Lovecraft has made an indelible mark on popular culture. He is also a controversial figure. If you don’t know why and are interested, Googling Lovecraft WFA is a good place to start. Deconstructing Lovecraft has become a popular pastime nowadays. Victor LaValle wrote a short novel called The Ballad of Black Tom, based on the Lovecraft short story The Horror at Red Hook. Matt Ruff wrote a novel called Lovecraft Country. Both books are worth reading.
There’s no question that Lovecraft was a groundbreaking science fiction writer. The names of his entities are jaw-breakers (Nyarlathotep! Cthulhu!), but he avoids science fiction jargon like vidscreen and medbot and most of his stories take place on Earth. Some of his best works – The Color out of Space and At the Mountains of Madness come to mind – are grounded in the real world.
On the flip side, Lovecraft’s writing style is overly ornate and wordy. His stories contain almost no dialogue. I never found his horror fiction scary because I never connected with his characters, who have nothing going on below the waist and are seemingly always teetering on the brink of madness. At his worst, Lovecraft is prone to hyperbole; his unimaginable horrors are pretty imaginable.
I reread the three stories for the assignment this morning. Pickman’s Model was my favorite of the trio. This is a story with a creepy vibe and an interesting setting. I like the fact that Lovecraft mentions artists of that time period; Pickman’s final painting is straight out of Goya. The final twist isn’t much of a twist, but it’s decently done.
Pickman’s Model also illustrates one of the themes that runs through Lovecraft’s work: fear of the other. Lovecraft is very specific about who the other is; besides monsters with incomprehensible names, he seems to believe that human evil has its origins in poor genetics based along racial lines. This is a staple of the eugenics movement. Although most people think Nazi Germany when they hear eugenics, it is worth noting that a number of states in this country used to have forced sterilization programs.
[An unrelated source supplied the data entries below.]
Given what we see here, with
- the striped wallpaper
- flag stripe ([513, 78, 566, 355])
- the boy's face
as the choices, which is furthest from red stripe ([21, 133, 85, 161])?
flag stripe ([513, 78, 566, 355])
The Outsider encapsulates and internalizes Fear of the Other. This is the short story one is most likely to encounter in horror anthologies that don’t specialize in Lovecraft. It is short, and although overly wordy, has a nice twist ending that may seem commonplace to readers of today. I learned another new word in this story: nepenthe!
The Call of Cthulhu is a mess. Bloated and overlong, it reads like it’s been cut and pasted together. Cthulhu is powerful enough to destroy worlds but is foiled when a steam yacht rams him. I had difficulty reading this all the way through. It is ironic that Cthulhu is the monster most people remember Lovecraft for, when he wrote much better stories.
A final note: Lovecraft corresponded with many people during the course of his life, so his personal views are no secret. Although he was not the only speculative fiction author of those times to hold problematic views, Lovecraft’s attitudes informed his fiction. I wasn’t sure if I should include this in my review. Over the years I have read and enjoyed many of Lovecraft’s stories and when I learned of his personal beliefs it made me stop and reassess his works, which I believe is a good thing. I think we as writers can learn things from Lovecraft, but at this point I do have difficulty separating the writer from the person. For better or worse, this review reflects that.